A lunchtime stroll up New Jersey Avenue to the Capitol, the grounds and plantings and pleasant vistas of which (I now realize) are thanks to Frederick Law Olmsted. Now that I’ve read his biography and learned this fact, I think of him often when I walk by. No wonder my eyes rest so easily on the west front, are led so capably to the dome. He planned it that way.

But the Capitol was not my destination. I walked around it to East Capitol Street, past the Folger and down the shady brick sidewalk to Lincoln Park.

If Mall walks are about the grandiose and the touristic (the grand edifices of the National Gallery, Natural History and American History Museums), Capitol Hill walks are about the domestic and the personal. Artful arrangements of zinnias and marigolds; the fluttering miracle of an overgrown butterfly bush; a fountain accessorized with a kitschy artificial deer (out here in the suburbs we have enough of the real thing, thank  you very much); and dry cleaners, markets and drug stores tucked away on inconspicuous corners (no tacky neon signs here).

My mind wanders: If we lived here, I could walk to work. We would mow our grass with a push mower, grow roses and herbs in large clay pots. And that balconied turret, that’s where I’d write.

The Capitol Hill walk is also about fantasy.

A photo of the Capitol that is old and out of season and that convinces me to bring my camera along the next time I take a lunchtime stroll in the city.

A Year Ago Today

A Year Ago Today

It was an ordinary late summer afternoon, silky air, the sort of day you wished you didn’t have to spend inside. And, as it turned out, many of us didn’t have to.  Because at 1:50 p.m. we were turned from our homes and offices onto the street by a 5.8 magnitude earthquake.

Though we later learned we should have sheltered in place under our desks (ignoring every protective instinct we had), we headed outside.  And for the next few hours the streets of D.C. were filled with panicked and then (once we got used to the idea) bemused office dwellers.

I had leapt from my chair without purse or cell phone but (strangely) with the Diet Coke I was holding when the building began to shake. For the next hour I frantically tried to reach family members on borrowed phones. At home I found broken china and a closet ankle deep in photos, papers and clothes that had been shaken off their shelves.

The earthquake happened a year ago today. A year of record heat and drought — with the occasional hurricane and derecho thrown in.

The tremblor seemed strange at the time. But strange is becoming commonplace.

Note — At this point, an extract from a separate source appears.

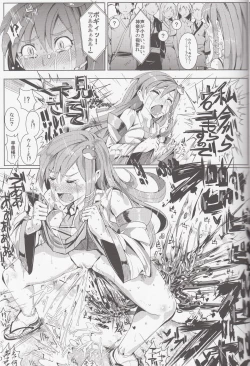 Page 20 of Saimin Nante Kakaranai!!! Yayoi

The “D.C. Earthquake Devastation” photo that made the rounds on the Internet last year.

The City at Night

The City at Night


Two nights ago, when the moon was full, we drove downtown in a red convertible to see the sights. The wind whipped our hair, and even with jackets on we were chilly. As we crossed the 14th Street Bridge, the city swung into sight. The Washington Monument, the Lincoln, the White House, the Capitol. Every building white against the inky night sky. Our niece, Liz, snapped photo after photo from the back seat; it was her first visit.
Suddenly the city that is our steady spouse, our workaday companion, became our lover — dark and sparkly and full of life.